Gaudry M, de Lapparent M. Res. Transp. Econ. 2013; 37(1): 20-37.

Copyright

(Copyright © 2013, Elsevier Publishing)

DOI

10.1016/j.retrec.2012.02.002

PMID

unavailable

Abstract

The second part of the state-of-the-art focuses on the development of the founders' double streams explaining single-outcome indicators (probability of accidents and fatalities, respectively) by fixed form regression, as outlined in the Part 1. Following Page (1997, pp. 67-122, 2001) and others, we use as turning point of the evolution of both aggregate and discrete approaches the DRAG-1 model of 1984, itself based on aggregate data, which introduced four key innovations in principle applicable to both streams.

The DRAG approach (i) decomposed losses (victims or damages) into a product of exposure, frequency and severity terms and formulated distinct explanations for all such terms; (ii) structured the decomposed problem as a system of simultaneous equations that included not only those three levels but a fourth one designed to explain driver behavior and make it endogenous; (iii) within each of the four principal levels, took into account sub-categories of severity the joint determination of which constituted a complete system of demand that brought numerous substitutions and complementarities into play; (iv) used for all specified equations flexible mathematical forms of the Box-Cox type applied to all regression variables. These forms were decisive in defining statistical correlations (signs included), upon which they themselves depended, and in justifying the initial breakdown into multiple risk dimensions by revealing the mathematical form appropriate for each level (exposure, frequency, and severity) of the decomposition.
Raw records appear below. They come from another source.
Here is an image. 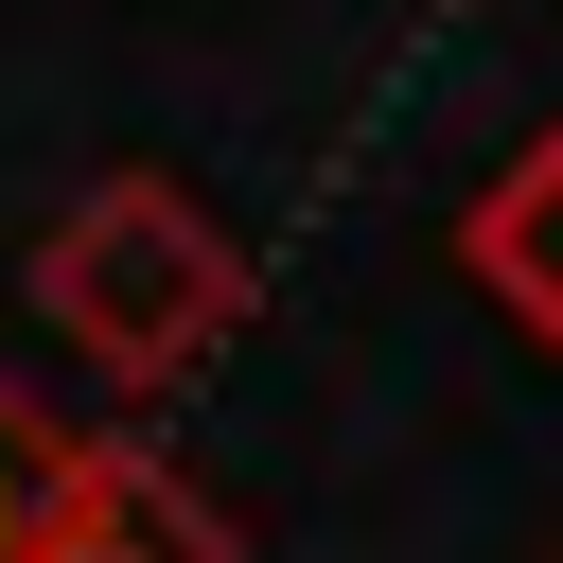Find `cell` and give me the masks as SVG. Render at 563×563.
<instances>
[{
    "label": "cell",
    "instance_id": "6da1fadb",
    "mask_svg": "<svg viewBox=\"0 0 563 563\" xmlns=\"http://www.w3.org/2000/svg\"><path fill=\"white\" fill-rule=\"evenodd\" d=\"M35 299L70 317V352H106L123 387H158V369H194V352L246 317V264H229V229H211L176 176H106L88 211H53Z\"/></svg>",
    "mask_w": 563,
    "mask_h": 563
},
{
    "label": "cell",
    "instance_id": "7a4b0ae2",
    "mask_svg": "<svg viewBox=\"0 0 563 563\" xmlns=\"http://www.w3.org/2000/svg\"><path fill=\"white\" fill-rule=\"evenodd\" d=\"M0 563H229V528L141 440H88L0 369Z\"/></svg>",
    "mask_w": 563,
    "mask_h": 563
},
{
    "label": "cell",
    "instance_id": "3957f363",
    "mask_svg": "<svg viewBox=\"0 0 563 563\" xmlns=\"http://www.w3.org/2000/svg\"><path fill=\"white\" fill-rule=\"evenodd\" d=\"M457 264H475V282H493V299H510L545 352H563V106H545V123L493 158V194L457 211Z\"/></svg>",
    "mask_w": 563,
    "mask_h": 563
}]
</instances>
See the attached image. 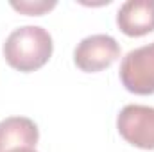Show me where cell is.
I'll return each mask as SVG.
<instances>
[{
    "mask_svg": "<svg viewBox=\"0 0 154 152\" xmlns=\"http://www.w3.org/2000/svg\"><path fill=\"white\" fill-rule=\"evenodd\" d=\"M52 36L39 25L18 27L4 43V57L7 65L23 74L45 66L52 56Z\"/></svg>",
    "mask_w": 154,
    "mask_h": 152,
    "instance_id": "6da1fadb",
    "label": "cell"
},
{
    "mask_svg": "<svg viewBox=\"0 0 154 152\" xmlns=\"http://www.w3.org/2000/svg\"><path fill=\"white\" fill-rule=\"evenodd\" d=\"M120 81L124 88L134 95H152L154 93V41L138 47L122 59Z\"/></svg>",
    "mask_w": 154,
    "mask_h": 152,
    "instance_id": "7a4b0ae2",
    "label": "cell"
},
{
    "mask_svg": "<svg viewBox=\"0 0 154 152\" xmlns=\"http://www.w3.org/2000/svg\"><path fill=\"white\" fill-rule=\"evenodd\" d=\"M120 136L133 147L154 150V108L129 104L116 116Z\"/></svg>",
    "mask_w": 154,
    "mask_h": 152,
    "instance_id": "3957f363",
    "label": "cell"
},
{
    "mask_svg": "<svg viewBox=\"0 0 154 152\" xmlns=\"http://www.w3.org/2000/svg\"><path fill=\"white\" fill-rule=\"evenodd\" d=\"M120 57V45L109 34H93L81 39L74 50V63L79 70L95 74L109 68Z\"/></svg>",
    "mask_w": 154,
    "mask_h": 152,
    "instance_id": "277c9868",
    "label": "cell"
},
{
    "mask_svg": "<svg viewBox=\"0 0 154 152\" xmlns=\"http://www.w3.org/2000/svg\"><path fill=\"white\" fill-rule=\"evenodd\" d=\"M118 29L131 38H140L154 31V0H127L116 13Z\"/></svg>",
    "mask_w": 154,
    "mask_h": 152,
    "instance_id": "5b68a950",
    "label": "cell"
},
{
    "mask_svg": "<svg viewBox=\"0 0 154 152\" xmlns=\"http://www.w3.org/2000/svg\"><path fill=\"white\" fill-rule=\"evenodd\" d=\"M39 140L38 125L25 116H9L0 122V152L20 147L34 149Z\"/></svg>",
    "mask_w": 154,
    "mask_h": 152,
    "instance_id": "8992f818",
    "label": "cell"
},
{
    "mask_svg": "<svg viewBox=\"0 0 154 152\" xmlns=\"http://www.w3.org/2000/svg\"><path fill=\"white\" fill-rule=\"evenodd\" d=\"M11 7L16 9V11H20V13H23V14L41 16L47 11H50V9L56 7V0H50V2H47V0H36V2H32V0H22V2H11Z\"/></svg>",
    "mask_w": 154,
    "mask_h": 152,
    "instance_id": "52a82bcc",
    "label": "cell"
},
{
    "mask_svg": "<svg viewBox=\"0 0 154 152\" xmlns=\"http://www.w3.org/2000/svg\"><path fill=\"white\" fill-rule=\"evenodd\" d=\"M9 152H38L36 149H31V147H20V149H13Z\"/></svg>",
    "mask_w": 154,
    "mask_h": 152,
    "instance_id": "ba28073f",
    "label": "cell"
}]
</instances>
Using these four critical dimensions, we summarize both aggregate and disaggregate model developments, classifying them notably with respect to number of risk outcome levels addressed, severity categories accounted for, mathematical form of their variables and number of classes of explanatory variables put to contribution. For aggregate models, we document evolution from early ones explaining a single damage category for one region to the latest explaining multiple damage categories for many regions, not forgetting intermediate cases. With respect to the disaggregate models, in addition to providing a classification with respect to the same four dimensions, we raise the specific problems of aggregation from individual to population values without which discrete analysis remains of limited relevance, giving disproportionate attention to the landmark by Bolduc et al., available for the first time in English in this issue.